**** Task inputs

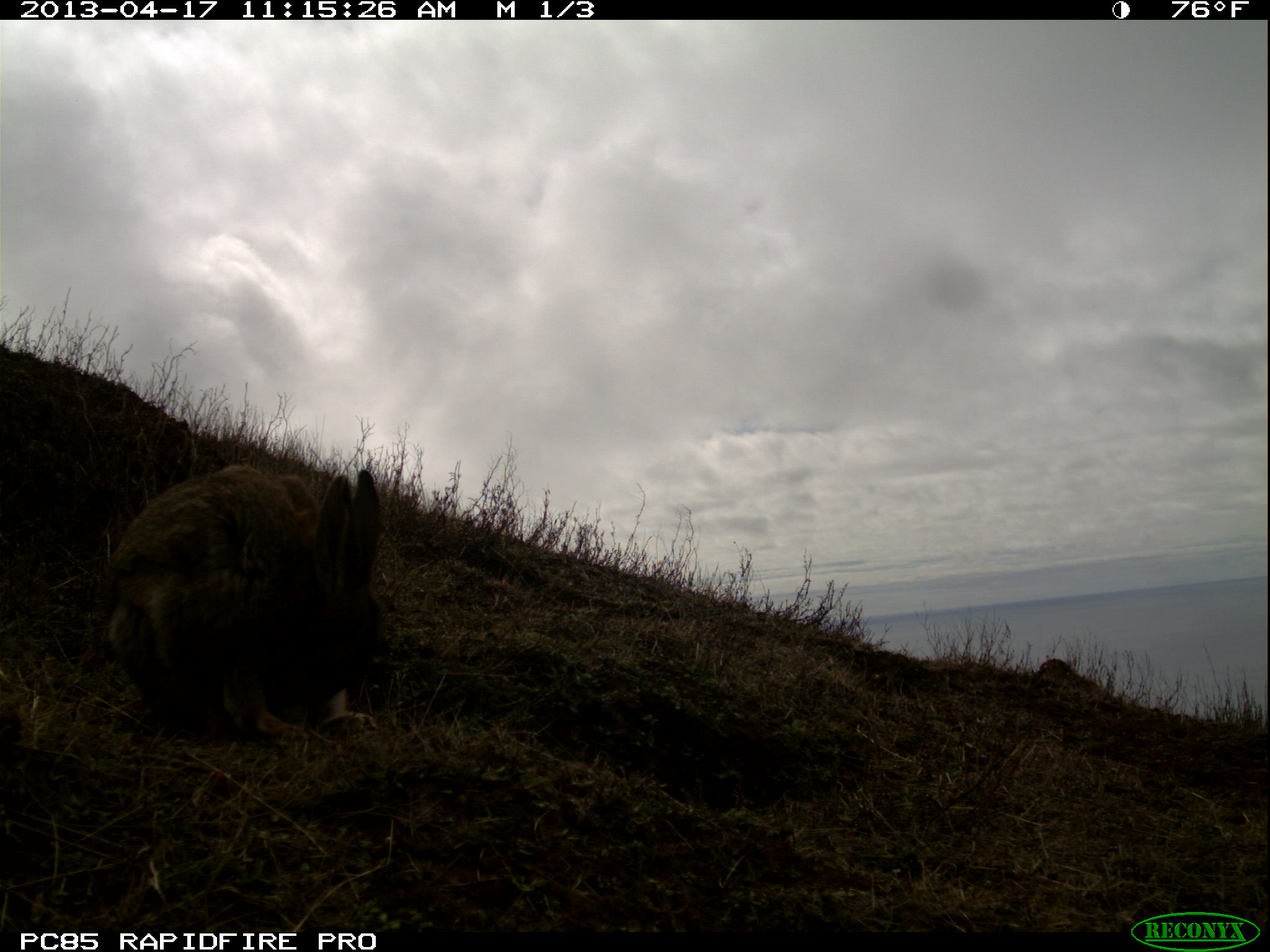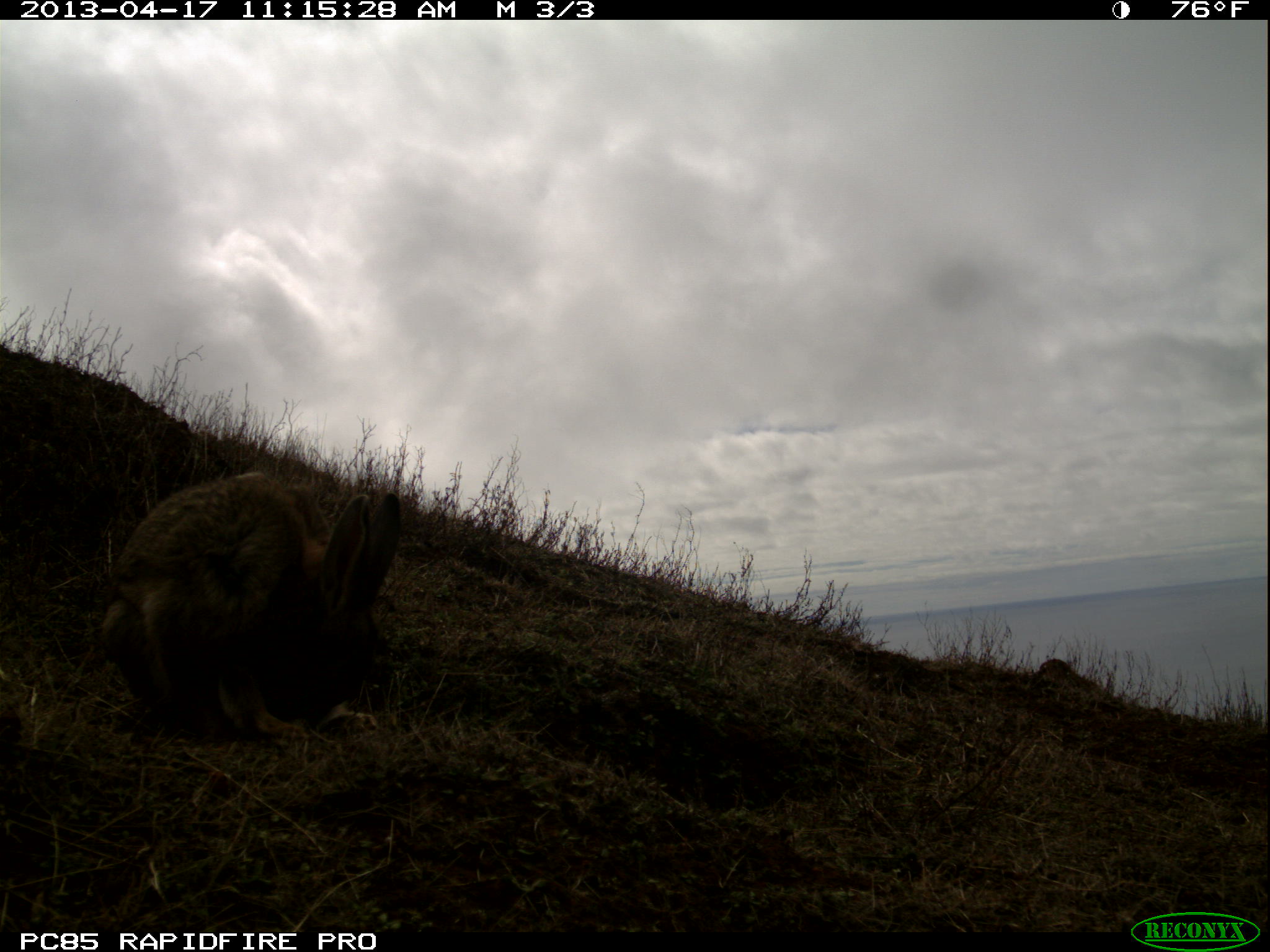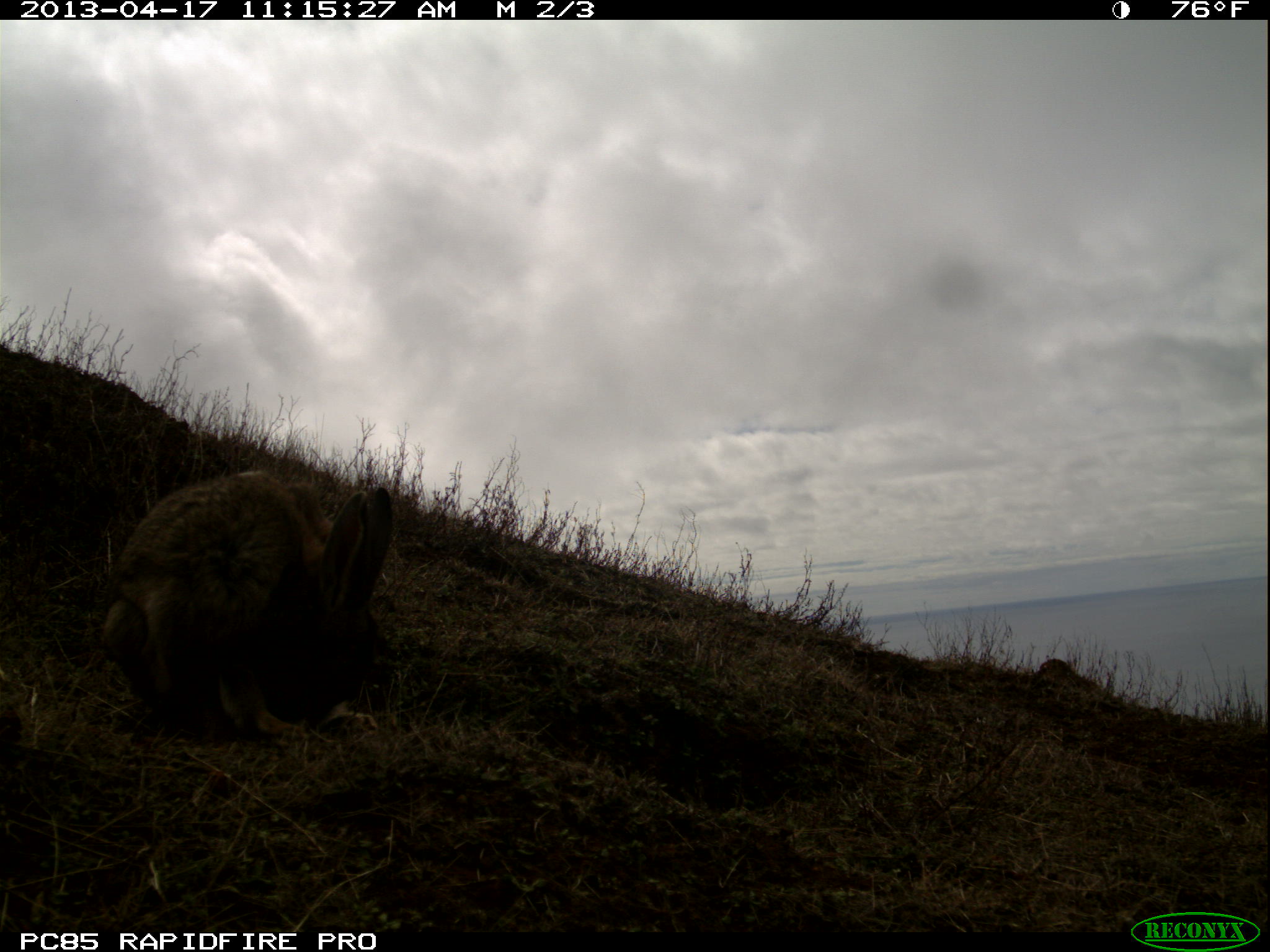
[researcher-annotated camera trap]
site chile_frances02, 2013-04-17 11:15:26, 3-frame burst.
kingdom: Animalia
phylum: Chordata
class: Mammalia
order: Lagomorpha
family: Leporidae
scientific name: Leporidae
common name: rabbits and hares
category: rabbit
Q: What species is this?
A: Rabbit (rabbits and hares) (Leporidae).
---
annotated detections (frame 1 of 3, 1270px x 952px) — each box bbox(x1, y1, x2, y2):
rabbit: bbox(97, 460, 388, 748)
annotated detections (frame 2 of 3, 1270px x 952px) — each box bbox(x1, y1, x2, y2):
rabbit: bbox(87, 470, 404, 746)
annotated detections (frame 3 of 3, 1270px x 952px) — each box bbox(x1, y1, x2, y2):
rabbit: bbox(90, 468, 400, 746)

********
**** Task inputs

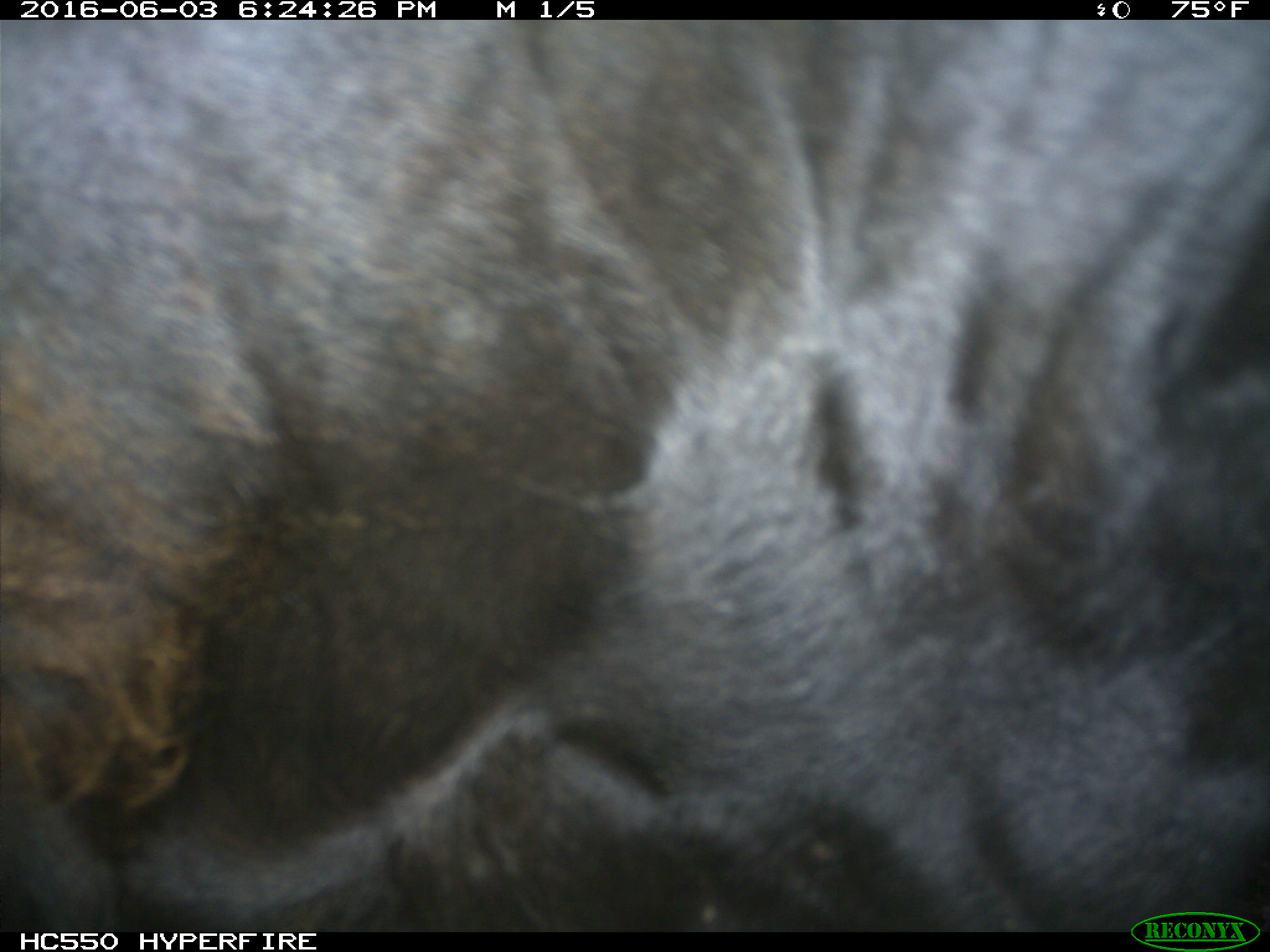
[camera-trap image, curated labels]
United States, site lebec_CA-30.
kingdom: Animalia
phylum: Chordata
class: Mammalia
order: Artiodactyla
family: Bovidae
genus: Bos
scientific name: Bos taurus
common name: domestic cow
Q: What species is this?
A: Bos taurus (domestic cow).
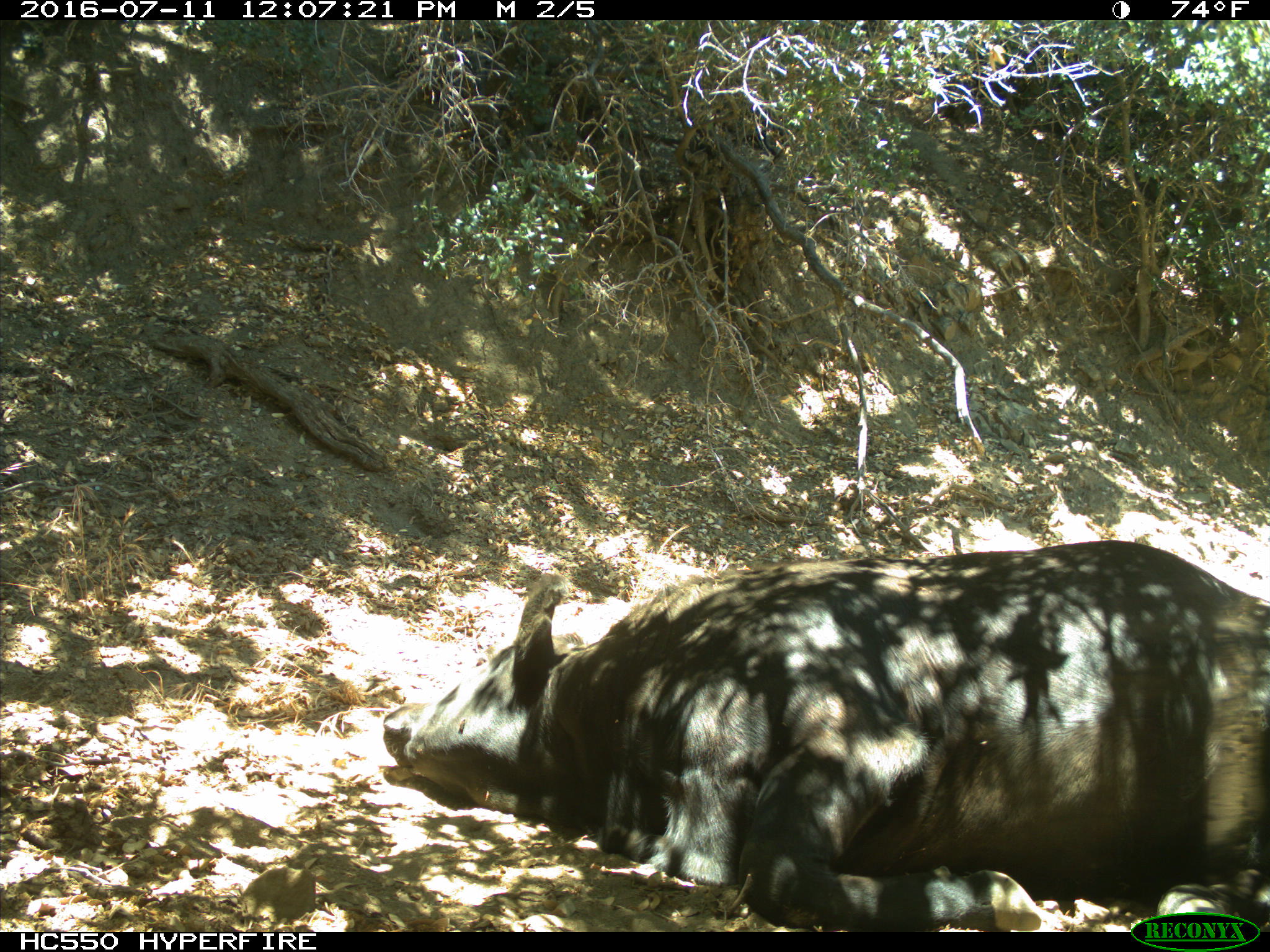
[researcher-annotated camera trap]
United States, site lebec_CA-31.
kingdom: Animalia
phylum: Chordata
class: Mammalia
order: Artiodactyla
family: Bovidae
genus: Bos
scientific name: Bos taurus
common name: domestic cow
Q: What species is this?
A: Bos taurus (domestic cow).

********

*Work instruction:*
Copy all lines of the records in which the string "States" can be found.

*Result of the exercise:*
United States, site lebec_CA-30.
United States, site lebec_CA-31.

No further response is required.